■ **TASK OBJECTIVE**
Copy everything from the start of the material down to the line containing "9.10 metres", swapping "observer" for "viewer" and leaving the rest unchanged.

■ **MATERIAL SUPPLIED**

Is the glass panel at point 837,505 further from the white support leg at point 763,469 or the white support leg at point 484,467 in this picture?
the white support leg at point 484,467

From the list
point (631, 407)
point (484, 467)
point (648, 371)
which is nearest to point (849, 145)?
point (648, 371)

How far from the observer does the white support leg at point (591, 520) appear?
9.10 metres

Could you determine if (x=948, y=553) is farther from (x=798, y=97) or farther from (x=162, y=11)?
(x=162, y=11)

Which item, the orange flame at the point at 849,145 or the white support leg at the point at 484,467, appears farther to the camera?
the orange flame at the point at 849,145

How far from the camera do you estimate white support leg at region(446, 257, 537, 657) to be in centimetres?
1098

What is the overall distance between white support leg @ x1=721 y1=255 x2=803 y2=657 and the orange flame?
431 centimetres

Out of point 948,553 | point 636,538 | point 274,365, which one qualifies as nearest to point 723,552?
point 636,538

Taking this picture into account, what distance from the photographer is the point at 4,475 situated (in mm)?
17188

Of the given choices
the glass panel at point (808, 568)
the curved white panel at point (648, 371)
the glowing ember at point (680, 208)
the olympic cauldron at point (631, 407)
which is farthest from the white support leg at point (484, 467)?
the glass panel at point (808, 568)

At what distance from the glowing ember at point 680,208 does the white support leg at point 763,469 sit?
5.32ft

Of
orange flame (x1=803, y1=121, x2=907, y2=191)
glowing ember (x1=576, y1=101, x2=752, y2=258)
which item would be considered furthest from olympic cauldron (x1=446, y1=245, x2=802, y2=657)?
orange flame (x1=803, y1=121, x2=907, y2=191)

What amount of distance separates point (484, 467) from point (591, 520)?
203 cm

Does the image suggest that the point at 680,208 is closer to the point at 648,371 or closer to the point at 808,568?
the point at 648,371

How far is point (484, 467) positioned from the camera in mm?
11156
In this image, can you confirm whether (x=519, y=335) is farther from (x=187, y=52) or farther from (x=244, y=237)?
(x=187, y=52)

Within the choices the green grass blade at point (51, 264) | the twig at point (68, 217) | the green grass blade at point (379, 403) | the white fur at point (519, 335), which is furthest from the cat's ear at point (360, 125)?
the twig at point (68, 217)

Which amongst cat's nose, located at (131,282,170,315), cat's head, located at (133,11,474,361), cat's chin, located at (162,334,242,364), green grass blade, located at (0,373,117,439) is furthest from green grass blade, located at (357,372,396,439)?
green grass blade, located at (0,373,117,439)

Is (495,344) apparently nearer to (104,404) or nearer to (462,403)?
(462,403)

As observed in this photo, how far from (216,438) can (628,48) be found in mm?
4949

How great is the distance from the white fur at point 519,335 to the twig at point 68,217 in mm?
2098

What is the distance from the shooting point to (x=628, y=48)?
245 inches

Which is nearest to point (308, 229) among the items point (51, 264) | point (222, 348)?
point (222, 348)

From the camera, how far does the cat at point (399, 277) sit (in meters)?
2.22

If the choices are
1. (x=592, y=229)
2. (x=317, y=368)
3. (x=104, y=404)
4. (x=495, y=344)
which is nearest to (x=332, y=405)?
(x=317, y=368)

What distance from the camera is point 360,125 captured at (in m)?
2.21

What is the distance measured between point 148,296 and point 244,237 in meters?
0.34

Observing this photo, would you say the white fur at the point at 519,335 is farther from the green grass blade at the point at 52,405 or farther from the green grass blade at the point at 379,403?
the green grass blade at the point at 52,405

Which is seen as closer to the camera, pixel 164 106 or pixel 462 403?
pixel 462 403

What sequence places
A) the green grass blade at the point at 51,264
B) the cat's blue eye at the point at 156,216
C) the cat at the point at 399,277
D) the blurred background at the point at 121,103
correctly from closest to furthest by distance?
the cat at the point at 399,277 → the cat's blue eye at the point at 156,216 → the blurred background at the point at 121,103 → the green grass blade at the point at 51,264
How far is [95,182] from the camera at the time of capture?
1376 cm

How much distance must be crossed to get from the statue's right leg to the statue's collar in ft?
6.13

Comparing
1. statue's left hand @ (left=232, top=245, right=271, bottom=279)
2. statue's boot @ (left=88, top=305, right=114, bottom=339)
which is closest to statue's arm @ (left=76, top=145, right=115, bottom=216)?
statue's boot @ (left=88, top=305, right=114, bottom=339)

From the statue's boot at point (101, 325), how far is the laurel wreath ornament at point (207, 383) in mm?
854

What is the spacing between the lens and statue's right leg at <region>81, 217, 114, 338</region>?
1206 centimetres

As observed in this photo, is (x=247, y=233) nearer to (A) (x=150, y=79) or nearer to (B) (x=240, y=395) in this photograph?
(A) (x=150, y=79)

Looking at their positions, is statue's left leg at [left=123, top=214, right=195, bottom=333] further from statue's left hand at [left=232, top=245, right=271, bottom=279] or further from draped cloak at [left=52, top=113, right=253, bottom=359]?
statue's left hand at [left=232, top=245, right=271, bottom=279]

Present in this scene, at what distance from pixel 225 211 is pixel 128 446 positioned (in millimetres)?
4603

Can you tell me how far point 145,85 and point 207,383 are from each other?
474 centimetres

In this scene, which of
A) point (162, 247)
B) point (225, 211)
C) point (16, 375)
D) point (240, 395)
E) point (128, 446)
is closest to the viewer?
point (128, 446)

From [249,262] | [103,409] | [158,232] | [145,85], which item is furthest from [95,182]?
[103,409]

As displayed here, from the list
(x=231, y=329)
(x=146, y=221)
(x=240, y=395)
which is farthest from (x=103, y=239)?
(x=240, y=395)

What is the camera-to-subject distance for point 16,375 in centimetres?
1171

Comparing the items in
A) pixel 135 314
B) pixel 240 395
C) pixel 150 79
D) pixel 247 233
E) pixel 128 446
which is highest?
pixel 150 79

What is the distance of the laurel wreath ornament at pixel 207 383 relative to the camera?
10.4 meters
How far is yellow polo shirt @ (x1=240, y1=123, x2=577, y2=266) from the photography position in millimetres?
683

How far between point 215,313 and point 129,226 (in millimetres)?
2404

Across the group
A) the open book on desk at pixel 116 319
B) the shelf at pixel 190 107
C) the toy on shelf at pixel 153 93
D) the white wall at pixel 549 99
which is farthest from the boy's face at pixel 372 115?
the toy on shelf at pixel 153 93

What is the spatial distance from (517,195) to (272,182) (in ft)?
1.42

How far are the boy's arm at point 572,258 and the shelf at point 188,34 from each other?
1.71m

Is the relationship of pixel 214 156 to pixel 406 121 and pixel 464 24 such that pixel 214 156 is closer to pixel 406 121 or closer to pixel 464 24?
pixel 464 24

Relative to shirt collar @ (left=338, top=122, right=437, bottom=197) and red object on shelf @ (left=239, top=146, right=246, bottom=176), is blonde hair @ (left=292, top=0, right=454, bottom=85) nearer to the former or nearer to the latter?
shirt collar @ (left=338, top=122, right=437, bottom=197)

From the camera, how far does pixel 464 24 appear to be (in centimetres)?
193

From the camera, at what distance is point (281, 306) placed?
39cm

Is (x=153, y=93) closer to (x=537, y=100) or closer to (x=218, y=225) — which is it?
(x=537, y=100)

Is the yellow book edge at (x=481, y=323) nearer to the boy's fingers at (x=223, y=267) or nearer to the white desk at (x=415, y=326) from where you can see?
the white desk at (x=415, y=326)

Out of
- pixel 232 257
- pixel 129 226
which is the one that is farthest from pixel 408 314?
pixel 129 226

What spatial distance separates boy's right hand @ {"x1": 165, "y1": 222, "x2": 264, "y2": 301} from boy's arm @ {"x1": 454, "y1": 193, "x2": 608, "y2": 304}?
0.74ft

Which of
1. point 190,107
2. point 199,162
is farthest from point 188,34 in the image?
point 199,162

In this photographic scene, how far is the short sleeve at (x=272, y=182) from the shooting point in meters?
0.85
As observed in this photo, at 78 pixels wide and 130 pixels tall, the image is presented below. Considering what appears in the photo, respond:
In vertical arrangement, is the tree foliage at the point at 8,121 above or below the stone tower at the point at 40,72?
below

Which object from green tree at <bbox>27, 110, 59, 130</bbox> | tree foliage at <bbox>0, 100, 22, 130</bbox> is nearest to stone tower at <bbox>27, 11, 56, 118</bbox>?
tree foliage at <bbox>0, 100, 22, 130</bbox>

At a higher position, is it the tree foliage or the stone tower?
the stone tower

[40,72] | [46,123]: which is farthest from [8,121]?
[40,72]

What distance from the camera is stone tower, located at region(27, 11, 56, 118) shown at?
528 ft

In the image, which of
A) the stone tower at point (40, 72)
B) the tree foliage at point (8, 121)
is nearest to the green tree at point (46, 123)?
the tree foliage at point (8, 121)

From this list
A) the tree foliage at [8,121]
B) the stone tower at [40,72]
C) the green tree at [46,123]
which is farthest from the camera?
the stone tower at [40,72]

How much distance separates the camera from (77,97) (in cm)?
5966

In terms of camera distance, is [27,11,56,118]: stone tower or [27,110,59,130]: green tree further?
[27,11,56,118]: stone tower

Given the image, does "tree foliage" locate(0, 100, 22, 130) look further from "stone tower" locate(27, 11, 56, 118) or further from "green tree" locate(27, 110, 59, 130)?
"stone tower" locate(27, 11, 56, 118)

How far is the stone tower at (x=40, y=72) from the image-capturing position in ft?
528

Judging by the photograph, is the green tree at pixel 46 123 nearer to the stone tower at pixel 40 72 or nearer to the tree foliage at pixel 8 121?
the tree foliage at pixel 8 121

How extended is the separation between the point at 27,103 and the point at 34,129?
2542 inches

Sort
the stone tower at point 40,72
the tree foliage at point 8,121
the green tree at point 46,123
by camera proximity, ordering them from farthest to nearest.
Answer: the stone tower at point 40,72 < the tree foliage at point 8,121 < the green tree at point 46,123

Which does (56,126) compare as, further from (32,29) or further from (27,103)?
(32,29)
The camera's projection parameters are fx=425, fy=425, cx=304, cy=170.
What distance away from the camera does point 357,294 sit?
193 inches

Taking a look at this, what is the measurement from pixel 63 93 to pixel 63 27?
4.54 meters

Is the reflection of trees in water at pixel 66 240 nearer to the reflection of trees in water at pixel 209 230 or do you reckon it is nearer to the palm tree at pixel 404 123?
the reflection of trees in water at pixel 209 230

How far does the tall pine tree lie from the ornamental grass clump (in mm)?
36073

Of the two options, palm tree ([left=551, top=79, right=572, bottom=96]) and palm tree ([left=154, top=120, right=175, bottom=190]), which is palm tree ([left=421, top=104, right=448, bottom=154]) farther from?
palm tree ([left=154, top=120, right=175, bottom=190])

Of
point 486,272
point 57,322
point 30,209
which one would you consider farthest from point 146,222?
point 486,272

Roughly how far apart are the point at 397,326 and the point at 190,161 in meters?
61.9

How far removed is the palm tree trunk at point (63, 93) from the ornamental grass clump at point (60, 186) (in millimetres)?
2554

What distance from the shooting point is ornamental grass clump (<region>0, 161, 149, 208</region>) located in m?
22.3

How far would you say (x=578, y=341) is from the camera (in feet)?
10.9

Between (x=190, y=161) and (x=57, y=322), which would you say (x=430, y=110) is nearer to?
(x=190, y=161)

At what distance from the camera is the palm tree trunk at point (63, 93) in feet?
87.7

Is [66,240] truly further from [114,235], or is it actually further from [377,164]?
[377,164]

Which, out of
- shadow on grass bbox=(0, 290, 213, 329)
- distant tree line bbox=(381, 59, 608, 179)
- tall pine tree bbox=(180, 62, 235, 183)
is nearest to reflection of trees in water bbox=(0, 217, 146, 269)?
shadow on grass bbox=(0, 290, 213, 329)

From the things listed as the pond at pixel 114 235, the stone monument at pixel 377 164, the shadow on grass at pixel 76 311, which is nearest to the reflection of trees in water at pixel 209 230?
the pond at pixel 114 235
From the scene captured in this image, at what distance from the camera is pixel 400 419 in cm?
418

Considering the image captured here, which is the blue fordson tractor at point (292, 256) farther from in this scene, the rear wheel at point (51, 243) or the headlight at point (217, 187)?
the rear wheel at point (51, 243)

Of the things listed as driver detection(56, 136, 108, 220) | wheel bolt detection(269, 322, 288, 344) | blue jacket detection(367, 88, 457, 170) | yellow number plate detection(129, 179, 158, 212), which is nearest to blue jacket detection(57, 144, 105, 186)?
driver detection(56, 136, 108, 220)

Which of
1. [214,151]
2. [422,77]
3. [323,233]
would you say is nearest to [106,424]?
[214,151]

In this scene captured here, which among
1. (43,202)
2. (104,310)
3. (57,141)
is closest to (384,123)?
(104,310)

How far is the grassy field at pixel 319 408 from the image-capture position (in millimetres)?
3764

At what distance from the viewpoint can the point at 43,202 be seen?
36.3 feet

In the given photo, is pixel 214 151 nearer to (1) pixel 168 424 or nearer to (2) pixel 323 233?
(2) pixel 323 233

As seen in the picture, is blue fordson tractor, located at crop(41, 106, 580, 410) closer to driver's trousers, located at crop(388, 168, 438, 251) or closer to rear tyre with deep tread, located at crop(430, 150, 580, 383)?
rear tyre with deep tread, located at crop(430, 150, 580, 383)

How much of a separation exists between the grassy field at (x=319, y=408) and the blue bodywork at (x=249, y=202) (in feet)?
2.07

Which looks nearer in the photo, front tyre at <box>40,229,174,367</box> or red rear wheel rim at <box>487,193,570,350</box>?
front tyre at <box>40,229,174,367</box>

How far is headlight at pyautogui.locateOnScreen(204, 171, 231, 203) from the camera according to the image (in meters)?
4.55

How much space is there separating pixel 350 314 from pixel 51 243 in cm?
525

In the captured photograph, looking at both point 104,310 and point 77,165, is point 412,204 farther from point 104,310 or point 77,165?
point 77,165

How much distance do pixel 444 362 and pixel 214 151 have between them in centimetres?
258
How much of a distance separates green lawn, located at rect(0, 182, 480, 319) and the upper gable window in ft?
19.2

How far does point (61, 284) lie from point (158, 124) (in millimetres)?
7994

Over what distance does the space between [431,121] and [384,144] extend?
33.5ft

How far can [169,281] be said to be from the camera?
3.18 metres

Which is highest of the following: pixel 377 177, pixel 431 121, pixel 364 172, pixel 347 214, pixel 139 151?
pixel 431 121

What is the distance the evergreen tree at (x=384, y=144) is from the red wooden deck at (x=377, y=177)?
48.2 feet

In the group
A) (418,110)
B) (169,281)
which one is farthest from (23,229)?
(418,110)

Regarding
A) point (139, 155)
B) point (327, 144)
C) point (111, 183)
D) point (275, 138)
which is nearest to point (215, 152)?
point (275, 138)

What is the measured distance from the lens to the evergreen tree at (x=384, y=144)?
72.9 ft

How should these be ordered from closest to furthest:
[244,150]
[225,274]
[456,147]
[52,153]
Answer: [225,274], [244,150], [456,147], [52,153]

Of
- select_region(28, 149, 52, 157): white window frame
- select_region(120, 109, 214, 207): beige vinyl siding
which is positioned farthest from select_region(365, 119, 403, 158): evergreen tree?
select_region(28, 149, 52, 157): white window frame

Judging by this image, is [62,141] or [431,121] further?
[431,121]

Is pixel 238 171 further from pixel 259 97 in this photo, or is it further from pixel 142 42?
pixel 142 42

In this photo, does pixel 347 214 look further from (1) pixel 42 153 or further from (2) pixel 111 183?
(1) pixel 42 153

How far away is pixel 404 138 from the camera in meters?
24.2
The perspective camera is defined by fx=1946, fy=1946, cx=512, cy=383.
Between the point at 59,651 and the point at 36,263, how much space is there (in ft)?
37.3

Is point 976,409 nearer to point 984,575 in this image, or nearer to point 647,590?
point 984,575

■ **TASK RESULT**
Is the glass panel at point 837,505 further from the white support leg at point 763,469 or the white support leg at point 484,467 in this picture?
the white support leg at point 484,467

From the list
point (631, 407)
point (484, 467)
point (648, 371)
which is nearest to point (849, 145)?
point (648, 371)

How far from the viewer does the white support leg at point (591, 520) appear?
9.10 metres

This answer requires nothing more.